I love CrossFit but there are many poor expressions of CrossFit programming. Coming up with hard workouts is easy. Here’s one: 10 rounds for time of 10 km run and 1000 burpees. Hard but dumb and even if you finished it, where do you go from there? Could you do it again next week faster or add reps? Getting stronger is the best bang for the physical buck with nutrition to control body composition. The journey of going from a 95lb squat to a 315lb squat and the resulting tendon, bone, balance and mental gains are more important long term than half-squatting 405lbs once.

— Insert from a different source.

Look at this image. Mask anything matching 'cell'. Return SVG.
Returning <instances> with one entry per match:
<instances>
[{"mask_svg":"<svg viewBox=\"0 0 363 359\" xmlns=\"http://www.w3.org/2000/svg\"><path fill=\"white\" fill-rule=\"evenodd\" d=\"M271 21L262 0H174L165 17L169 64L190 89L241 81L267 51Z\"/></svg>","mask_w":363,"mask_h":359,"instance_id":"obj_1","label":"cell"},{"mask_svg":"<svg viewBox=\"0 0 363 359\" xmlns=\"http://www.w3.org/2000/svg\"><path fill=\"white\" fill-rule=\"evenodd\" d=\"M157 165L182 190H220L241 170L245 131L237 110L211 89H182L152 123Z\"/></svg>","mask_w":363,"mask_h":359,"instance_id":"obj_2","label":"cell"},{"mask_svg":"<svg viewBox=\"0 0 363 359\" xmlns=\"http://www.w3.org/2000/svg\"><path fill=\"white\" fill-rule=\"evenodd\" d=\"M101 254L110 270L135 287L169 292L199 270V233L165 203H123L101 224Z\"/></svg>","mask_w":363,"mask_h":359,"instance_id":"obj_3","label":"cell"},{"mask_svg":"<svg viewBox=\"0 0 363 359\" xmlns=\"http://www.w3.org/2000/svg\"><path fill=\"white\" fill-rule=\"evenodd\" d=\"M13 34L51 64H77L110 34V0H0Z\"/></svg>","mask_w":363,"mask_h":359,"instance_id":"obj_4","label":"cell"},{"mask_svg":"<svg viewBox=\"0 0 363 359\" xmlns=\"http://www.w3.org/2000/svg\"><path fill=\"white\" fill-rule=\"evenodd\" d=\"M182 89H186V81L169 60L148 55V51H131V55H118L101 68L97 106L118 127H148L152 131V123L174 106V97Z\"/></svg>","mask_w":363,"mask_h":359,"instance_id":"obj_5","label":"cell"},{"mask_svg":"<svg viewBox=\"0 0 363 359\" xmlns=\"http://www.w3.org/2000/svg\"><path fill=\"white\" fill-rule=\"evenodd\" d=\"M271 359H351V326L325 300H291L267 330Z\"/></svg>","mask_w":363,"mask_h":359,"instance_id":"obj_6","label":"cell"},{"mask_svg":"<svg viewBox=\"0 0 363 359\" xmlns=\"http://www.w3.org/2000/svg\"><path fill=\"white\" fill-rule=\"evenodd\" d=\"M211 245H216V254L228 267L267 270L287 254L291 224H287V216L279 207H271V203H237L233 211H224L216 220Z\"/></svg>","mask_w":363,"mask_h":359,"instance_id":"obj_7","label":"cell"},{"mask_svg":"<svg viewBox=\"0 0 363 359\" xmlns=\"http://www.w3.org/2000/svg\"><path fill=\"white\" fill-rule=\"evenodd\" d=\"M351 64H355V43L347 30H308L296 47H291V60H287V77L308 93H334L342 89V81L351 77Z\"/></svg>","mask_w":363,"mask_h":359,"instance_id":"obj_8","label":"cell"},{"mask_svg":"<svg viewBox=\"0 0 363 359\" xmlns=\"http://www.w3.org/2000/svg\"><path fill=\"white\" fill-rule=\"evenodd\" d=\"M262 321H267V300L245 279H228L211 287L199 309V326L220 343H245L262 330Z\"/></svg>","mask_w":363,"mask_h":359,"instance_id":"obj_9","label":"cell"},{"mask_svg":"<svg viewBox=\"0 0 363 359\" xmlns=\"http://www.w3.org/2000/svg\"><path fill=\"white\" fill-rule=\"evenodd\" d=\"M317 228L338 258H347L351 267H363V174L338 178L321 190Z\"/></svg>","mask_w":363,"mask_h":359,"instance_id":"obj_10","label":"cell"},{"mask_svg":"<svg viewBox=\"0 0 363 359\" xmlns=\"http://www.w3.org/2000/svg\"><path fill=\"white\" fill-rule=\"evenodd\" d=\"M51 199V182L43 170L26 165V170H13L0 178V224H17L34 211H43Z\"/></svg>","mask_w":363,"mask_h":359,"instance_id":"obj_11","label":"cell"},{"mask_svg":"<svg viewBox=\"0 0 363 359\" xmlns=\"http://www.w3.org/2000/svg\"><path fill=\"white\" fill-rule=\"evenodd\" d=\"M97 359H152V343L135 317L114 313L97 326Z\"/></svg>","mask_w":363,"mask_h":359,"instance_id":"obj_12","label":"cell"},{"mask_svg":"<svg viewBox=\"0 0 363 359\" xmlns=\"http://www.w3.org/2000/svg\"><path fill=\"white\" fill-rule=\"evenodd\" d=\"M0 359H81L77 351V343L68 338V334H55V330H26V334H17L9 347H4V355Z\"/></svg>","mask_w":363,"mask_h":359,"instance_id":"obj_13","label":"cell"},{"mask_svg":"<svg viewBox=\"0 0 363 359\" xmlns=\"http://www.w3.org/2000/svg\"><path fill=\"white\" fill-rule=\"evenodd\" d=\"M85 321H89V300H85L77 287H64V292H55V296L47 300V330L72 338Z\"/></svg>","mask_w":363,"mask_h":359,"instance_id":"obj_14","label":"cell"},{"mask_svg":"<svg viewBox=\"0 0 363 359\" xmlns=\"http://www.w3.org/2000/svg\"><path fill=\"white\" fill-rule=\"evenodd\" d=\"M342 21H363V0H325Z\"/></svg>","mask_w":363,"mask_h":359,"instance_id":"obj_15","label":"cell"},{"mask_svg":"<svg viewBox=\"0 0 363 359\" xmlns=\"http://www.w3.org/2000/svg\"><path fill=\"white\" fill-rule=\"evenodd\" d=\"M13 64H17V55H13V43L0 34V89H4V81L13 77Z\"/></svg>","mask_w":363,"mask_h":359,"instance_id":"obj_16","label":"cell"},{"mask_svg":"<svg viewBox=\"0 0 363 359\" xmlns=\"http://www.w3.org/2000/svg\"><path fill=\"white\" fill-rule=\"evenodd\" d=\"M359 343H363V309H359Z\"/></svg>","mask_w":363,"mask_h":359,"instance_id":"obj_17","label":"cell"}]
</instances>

Do I pay off debt or invest? “Mutual funds are for suckers, crypto currency is going to blow up!” “Why pay off your house when money is so cheap right now?” “Unlock the power of your home with a HELOC!” When you don’t know where to begin taking control of your money, everyone with an opinion seems to know more than you. The truth is that most financial and fitness certifications are less than a few months of self- study with a multiple choice exam at the end. Follow the advice on this blog and you’ll be ahead of 90% of your peers. Yes, some people turn $10k into $3 million in a year with weed or bitcoin but the only reason you know about them is because they were the exception not the rule.
Critics
If you deadlift over 600lbs you have my permission to train and program as you want. Could you clean up some form issues? Sure. Is there a better programming model to follow? Maybe. But either way you’re not going to come to me for training and what you have been doing has obviously worked. Perhaps there’s some good genetics or exogenous hormone supplementation occurring but you do you bro. A friend tweaked his back deadlifting and asked me to observe his form. It was a classic stance-too-wide/hips-too-low/back-too-vertical/bar-6inches-in-front-of-shins form issue. When I offered advice his response was that Hafthor Bjorgsson does it like that. I replied with 1: No he doesn’t, watch the video again, and 2: you aren’t trying to add 5lbs to your 1000lb deadlift so listen to me.

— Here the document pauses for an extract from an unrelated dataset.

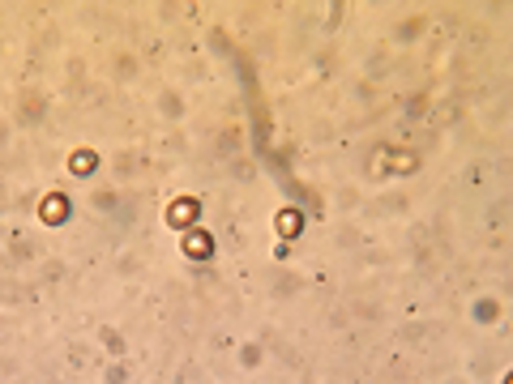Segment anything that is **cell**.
Returning a JSON list of instances; mask_svg holds the SVG:
<instances>
[{"label":"cell","mask_w":513,"mask_h":384,"mask_svg":"<svg viewBox=\"0 0 513 384\" xmlns=\"http://www.w3.org/2000/svg\"><path fill=\"white\" fill-rule=\"evenodd\" d=\"M188 252H193V256H201V252H210V239H201V235H193V239H188Z\"/></svg>","instance_id":"obj_1"},{"label":"cell","mask_w":513,"mask_h":384,"mask_svg":"<svg viewBox=\"0 0 513 384\" xmlns=\"http://www.w3.org/2000/svg\"><path fill=\"white\" fill-rule=\"evenodd\" d=\"M171 218H175V222H188V218H193V205H175Z\"/></svg>","instance_id":"obj_2"}]
</instances>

Similarly, if you have a net worth of five million dollars, who am I to offer advice? If you asked, I would still tell you to not have any debt, have an emergency fund, be investing and living within your means. Lots of celebrities and pro athletes wind up broke at the end. Complex strategies probably still don’t apply to you, but unless that amount of money is due to a freak lottery win, you obviously aren’t a complete idiot. Read “The Millionaire Next Door” by Thomas Stanley. Most of things you think ‘rich people’ do, they don’t.
Shortcuts
The bottom position of the squat is hip crease just below parallel. You can put much more weight on the bar if you don’t reach full depth. You’ll give yourself (and Instagram) a false sense of accomplishment, but that’s not the point of basic strength training. The point is to use the most muscle mass to lift the most amount of weight over the longest effective range of motion to get stronger. If one continues to squat high and still add weight, the depth will only get higher to accommodate the weight since the trainee is not in fact getting stronger. At that point just do Zumba.

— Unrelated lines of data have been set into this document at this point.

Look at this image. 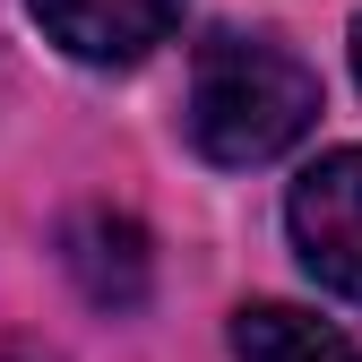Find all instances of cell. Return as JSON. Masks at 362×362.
<instances>
[{
    "label": "cell",
    "instance_id": "1",
    "mask_svg": "<svg viewBox=\"0 0 362 362\" xmlns=\"http://www.w3.org/2000/svg\"><path fill=\"white\" fill-rule=\"evenodd\" d=\"M320 121V78L276 35H207L190 61L181 129L207 164H267Z\"/></svg>",
    "mask_w": 362,
    "mask_h": 362
},
{
    "label": "cell",
    "instance_id": "2",
    "mask_svg": "<svg viewBox=\"0 0 362 362\" xmlns=\"http://www.w3.org/2000/svg\"><path fill=\"white\" fill-rule=\"evenodd\" d=\"M285 224H293L302 267L337 302L362 310V147H337V156L310 164L293 181V199H285Z\"/></svg>",
    "mask_w": 362,
    "mask_h": 362
},
{
    "label": "cell",
    "instance_id": "3",
    "mask_svg": "<svg viewBox=\"0 0 362 362\" xmlns=\"http://www.w3.org/2000/svg\"><path fill=\"white\" fill-rule=\"evenodd\" d=\"M26 9L43 18V35H52L69 61H86V69H129V61H147L156 43L181 26L190 0H26Z\"/></svg>",
    "mask_w": 362,
    "mask_h": 362
},
{
    "label": "cell",
    "instance_id": "4",
    "mask_svg": "<svg viewBox=\"0 0 362 362\" xmlns=\"http://www.w3.org/2000/svg\"><path fill=\"white\" fill-rule=\"evenodd\" d=\"M61 259H69V276L86 285V302H104V310L147 302V233H139L129 216L78 207V216L61 224Z\"/></svg>",
    "mask_w": 362,
    "mask_h": 362
},
{
    "label": "cell",
    "instance_id": "5",
    "mask_svg": "<svg viewBox=\"0 0 362 362\" xmlns=\"http://www.w3.org/2000/svg\"><path fill=\"white\" fill-rule=\"evenodd\" d=\"M233 362H362V337L310 320L293 302H242L233 310Z\"/></svg>",
    "mask_w": 362,
    "mask_h": 362
},
{
    "label": "cell",
    "instance_id": "6",
    "mask_svg": "<svg viewBox=\"0 0 362 362\" xmlns=\"http://www.w3.org/2000/svg\"><path fill=\"white\" fill-rule=\"evenodd\" d=\"M354 78H362V26H354Z\"/></svg>",
    "mask_w": 362,
    "mask_h": 362
}]
</instances>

The phrase ‘big hat no cattle’ describes most of the population these days. Lots of people look great, drive great and live great but are flat broke. One missed paycheck and catastrophe strikes. Putting stuff you don’t need on a credit card is far easier than saving up and buying it later. You work hard, you deserve that truck right? You make lots of money, $700 a month is nothing compared to the safety and security of driving a quality vehicle in the winter. You value your family’s safety right? Why put them at risk by driving a 5 year old vehicle? Squatting high is easy, getting into debt is easy. Easy doesn’t work.